Hypermobility Part 2 (syndrome?)


Hypermobility is common in Physio clinics the world over, over a series of blogs I hope to convey my current understanding of the factors at play with regards to diagnosis and management of these individuals. I would like to take this opportunity to say this is MY synthesis of available evidence and experience of working with these individuals. I am perfectly happy to be challenged and corrected as I feel I have a lot to learn about this highly complex group!

This blog will outline when we might consider the attending individual to have systemic effects related to their hypermobility warranting referral for medical review. If you didn’t read part 1 yet, please give that a look over first.



For a number of years there have been guides on which symptoms to look out for in individuals who may have hypermobile joints that can help us as clinicians, the “Beighton” and “Brighton” scores are the most famed of these. The Beighton score looks at 9 areas for hypermobility and the higher the score the more likely a “generalised hypermobility” would be present. The Brighton score includes the Beighton but with the addition of extra-articular features such as skin  thus giving a higher likelihood of a “Hypermobility Syndrome”.

It is important to have an understanding of these associated symptoms and signs for a number of reasons. In people presenting without a diagnosis, recognition is key, it will help to ensure appropriate management. In those presenting with a pre-existing diagnosis it will help to understand the effects/side effects of proposed therapy interventions.

Aside from the obvious joint related symptoms such as pain and laxity, there are a LOT of potentially associated symptoms. Some of these will affect therapy interventions to a greater or lesser degree but we can explore that a later date. Lets concentrate on recognition and referral for now.

The hypermobility syndromes are a spectrum, it is certainly not necessary to refer every person with excess mobility or laxity in joints for a Rheumatologist review but it is important that we understand the complex blend of relating symptoms to the syndrome or them being a separate medical issue requiring investigation. As such my general rule is that symptoms suggestive of an autonomic issue or related to the gut then I deem these outside of my “wheelhouse” and refer out to appropriate medical professionals (usually a Rheumatologist).

In the era of the internet some will attend with a preconceived idea of a referral being necessary and in some cases this will be the correct course of action and in others it will be an over medicalisation of their condition but at this time the best course of action is to take this on a case by case basis.

These symptoms indicating an outward referral can mostly be found in the Brighton criterias “Minor Criteria” notably these include, multi joint dislocations or multiple dislocations of the same joint, Marfanoid habitus and skin related issues (stretchy, easy bruising, abnormal scarring). Not included in the score are autonomic issues namely POTS (postural orthostatic tachycardia syndrome) and intestinal dysmotility.

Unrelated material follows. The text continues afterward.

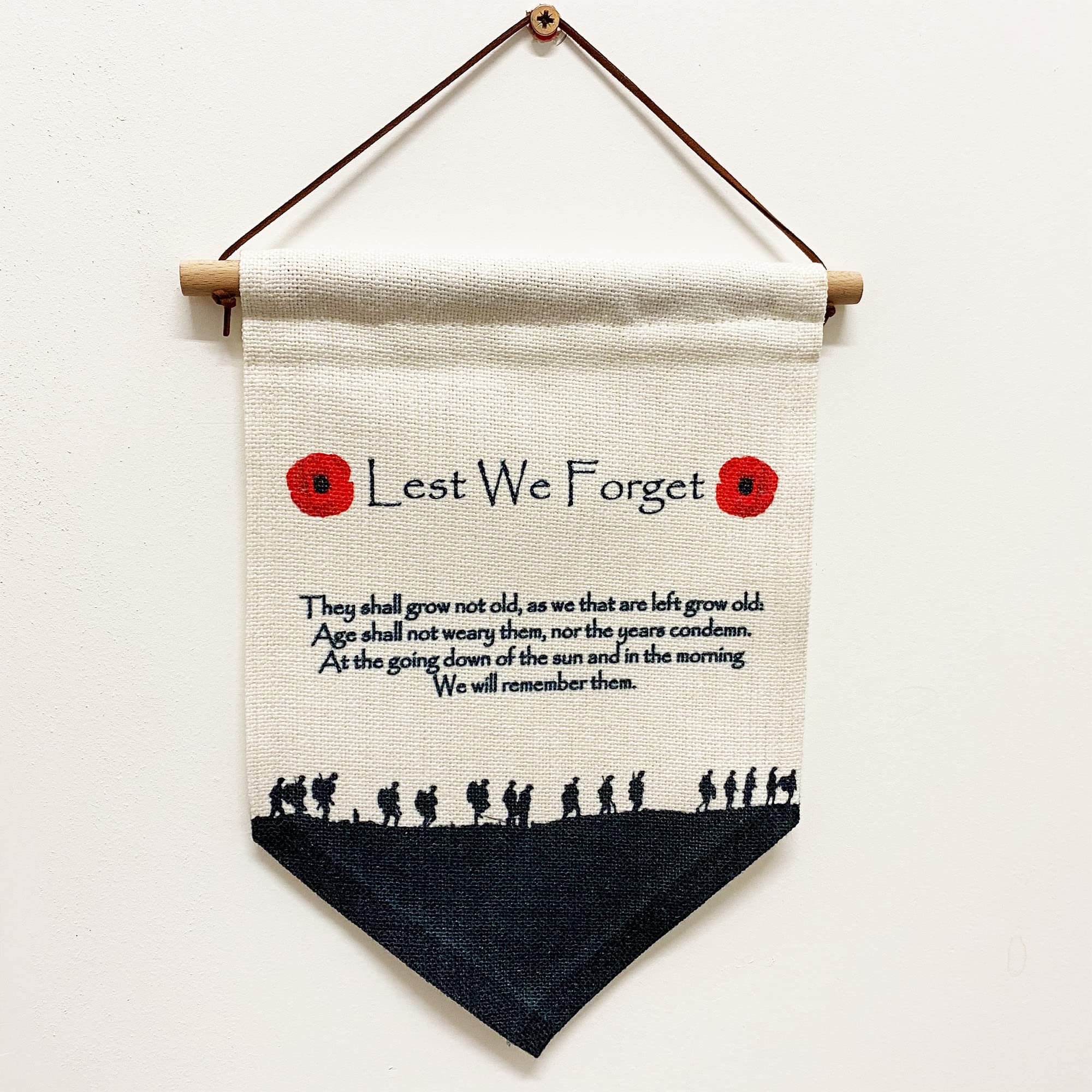 ShopQuality4U Bunting Military Poppy Lest We Forget Design Printed on Linen Flag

As such my advice really is the following: an onward referral is to be considered when an individual presents with multiple hypermobile joints (beighton 4+) and at least one of the symptoms listed above. The location of the referral will depend mostly on your available referral pathways so become familiar with these.

The third blog in this series will look at types of Hypermobility syndrome, I hope that this will help to combine this and part 1 to help with the clinical reasoning process. Please feel free to ask questions or point me in the direction of further information!

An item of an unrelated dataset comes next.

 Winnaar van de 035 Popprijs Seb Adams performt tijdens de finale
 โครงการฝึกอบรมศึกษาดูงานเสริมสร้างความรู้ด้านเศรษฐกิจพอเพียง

As usual thanks for reading and I hope that you find this useful.

Great resources are the following paper and the https://hypermobility.org website.

Castori, M., Tinkle, B., Levy, H., Grahame, R., Malfait, F. and Hakim, A., 2017, March. A framework for the classification of joint hypermobility and related conditions. In American Journal of Medical Genetics Part C: Seminars in Medical Genetics(Vol. 175, No. 1, pp. 148-157).